BY JESSICA ROVEDA
The year is 1996. Kids all around the world are glued to the screens of their Nintendo Game Boys. Fast forward 20 years to 2016. The same kids, now all grown up, are attached to their Nintendo DSs for the same reason: Pokemon Red, Blue, and Yellow versions.
As part of Pokemon’s 20th anniversary celebration, the original Game Boy titles were re-released as Virtual Console downloads for the Nintendo 3DS and 2DS.
Players who have followed the series right up to its most recent releases know that a lot has changed. From gender mechanics, to hundreds of new Pokemon, to day-and-night, and more.
While features younger players are used to aren’t in this game, their absence doesn’t take away from the experience.
Keeping in mind how much the game has changed, the player is reminded how challenging the game can be, although that is a major part of the fun.
Your journey as a Pokemon trainer in the Kanto region is simple: catch Pokemon, defeat gym leaders, defeat the Elite Four. It sounds straightforward enough, but all three of those objectives require players to put in a significant amount of effort as they travel through the game. With each town offering something new for the player, and the occasional side quest (i.e. Safari Zone), gameplay never becomes predictable or boring.
There’s not much that can be said about graphics based on today’s standards, since we’re dealing with mid-‘90s handheld capabilities. In Red and Blue versions, we’re treated to some hilariously ugly early sprites of each Pokemon, which gives older players a reminder of a time when not everything in the franchise matched its official artwork. Yellow version is a different story, as it gives its creatures a more aesthetically pleasing upgrade, and colour.
The differences between Red, Blue and Yellow are minor. The graphics are the biggest change, as Yellow contains updated and coloured sprites. Red and Blue allow you to choose between Bulbasaur, Charmander and Squirtle as your starter Pokemon. Yellow follows the anime storyline, and starts your character with Pikachu instead (you later obtain all three Red and Blue starters in the game). In Yellow, your Pikachu follows you around on foot throughout the entire game, which does not happen in Red and Blue with any of your Pokemon.
Red and Blue are missing 11 different Pokemon, while Yellow is missing 13, which requires players to trade to another game in order to fill their Pokedex. Finally, Yellow version is the only version which also contains the “Pikachu’s Beach” mini-game.
Wireless trading is the only new feature added to the game, something that was previously only available through the use of a game link cable, and prevented trades to future generations. The addition is incredibly convenient as it not only allows you to “catch ‘em all” more easily, but also allows you to trade to current Pokemon DS titles such as X, Y, Omega Ruby, and Alpha Sapphire.
For purists who prefer the “less-confusing” era of only 151 Pokemon, they will be happy to know that only the original 151 Pokemon remain — no future generations have been added.

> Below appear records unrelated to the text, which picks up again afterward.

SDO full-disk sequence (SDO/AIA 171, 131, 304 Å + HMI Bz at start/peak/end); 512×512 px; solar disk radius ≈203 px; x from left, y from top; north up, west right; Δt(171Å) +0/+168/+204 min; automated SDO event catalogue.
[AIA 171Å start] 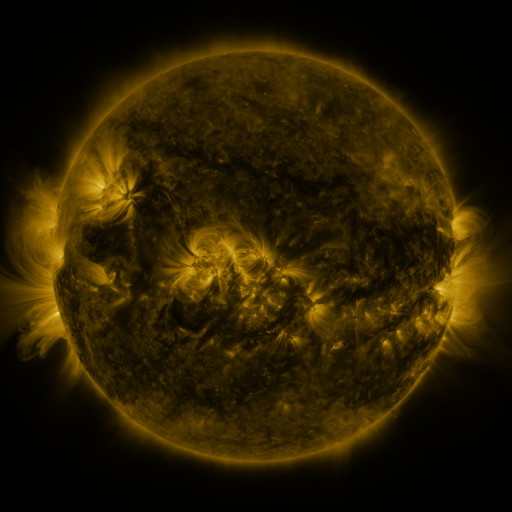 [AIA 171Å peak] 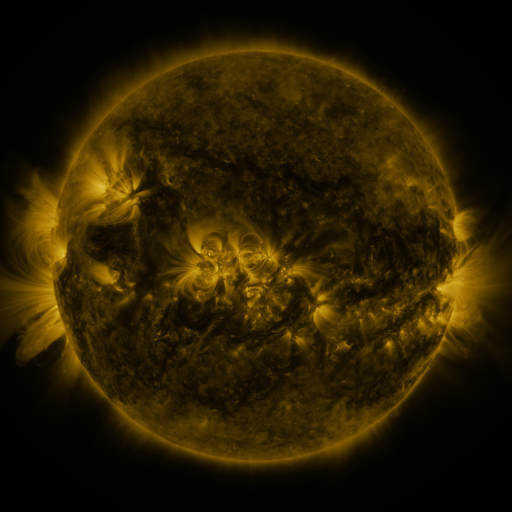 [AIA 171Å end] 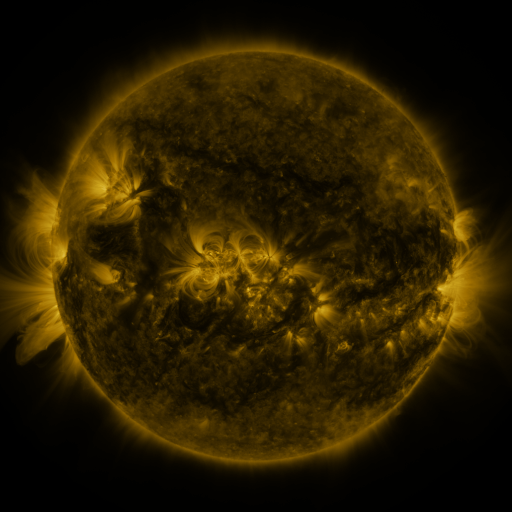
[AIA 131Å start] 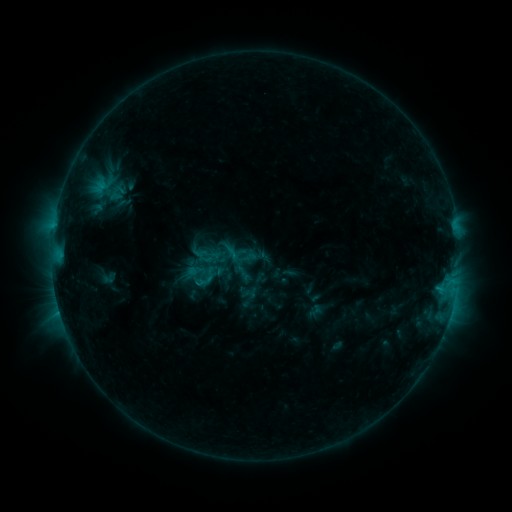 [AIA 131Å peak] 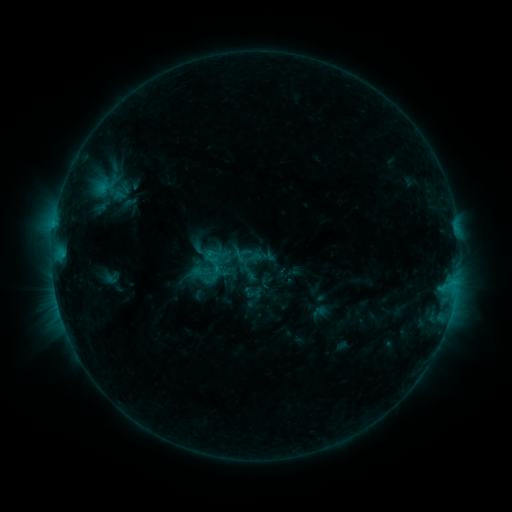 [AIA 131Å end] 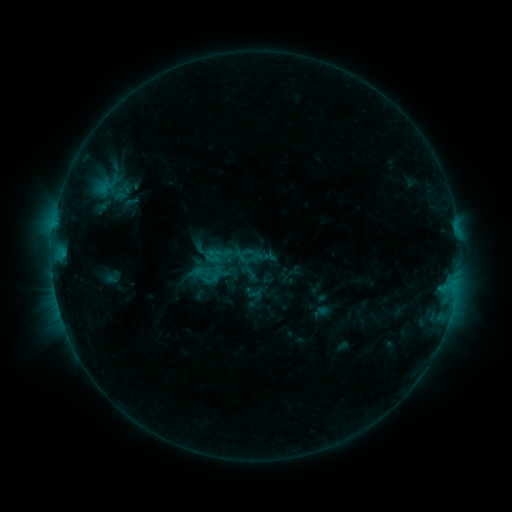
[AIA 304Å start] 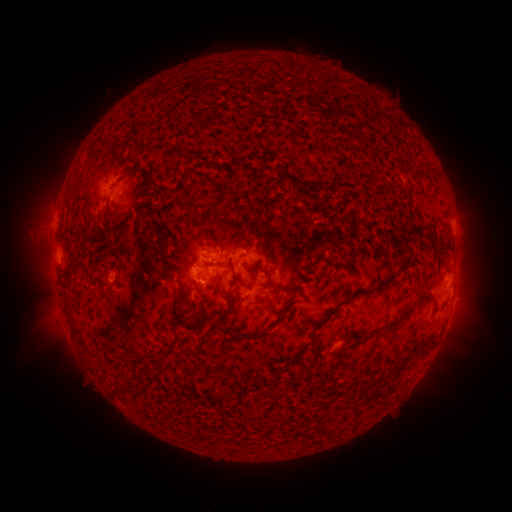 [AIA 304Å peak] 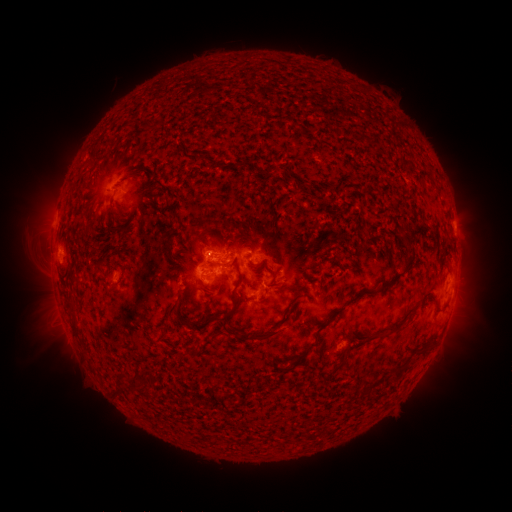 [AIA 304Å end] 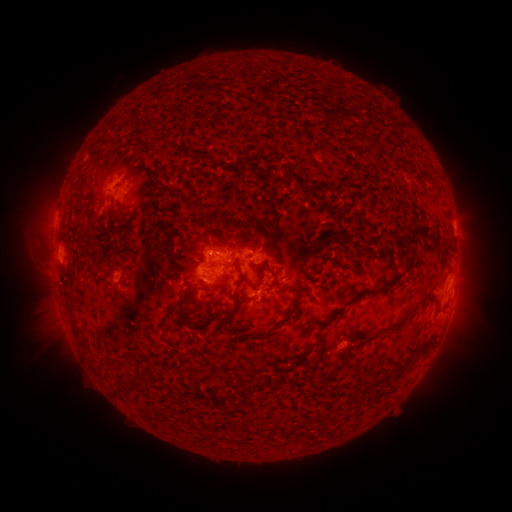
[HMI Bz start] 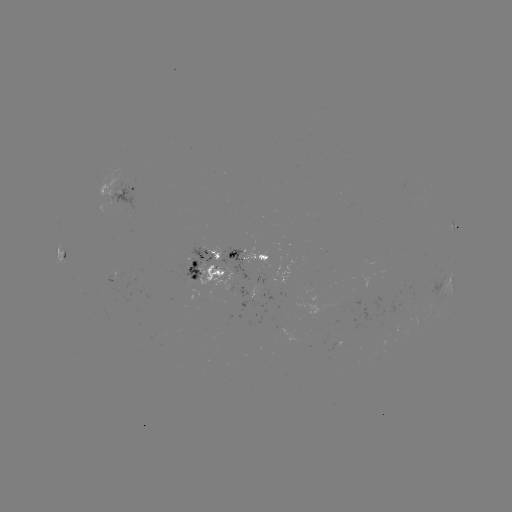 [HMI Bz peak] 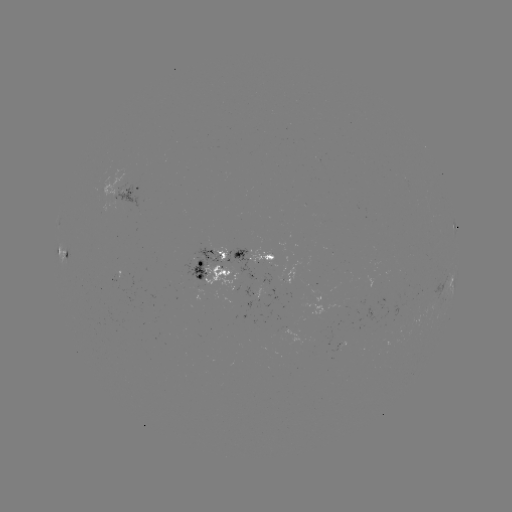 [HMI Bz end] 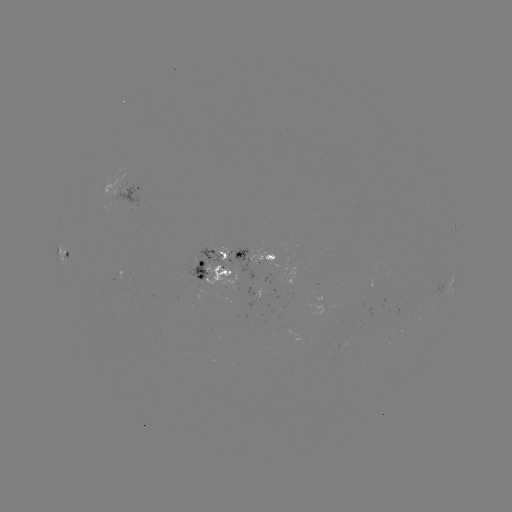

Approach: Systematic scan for emerging-flux region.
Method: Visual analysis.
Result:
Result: emerging-flux region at [374, 262].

Re-releasing the titles in their original form, minus a few minor tweaks, was a smart idea on Nintendo’s part. There could have been a 3DS re-release created based on modern Pokemon standards (much like what came from 2004’s FireRed and LeafGreen versions for the Gameboy Advance), but instead it was kept as is to let those who loved it back then to enjoy it on a modern device, and re introduce itself to a new generation to see where it all started.
Whether you’re a nostalgic adult, or a curious child, downloading Pokemon Red, Blue or Yellow is the most appropriate way to celebrate 20 years and look forward to more years to come.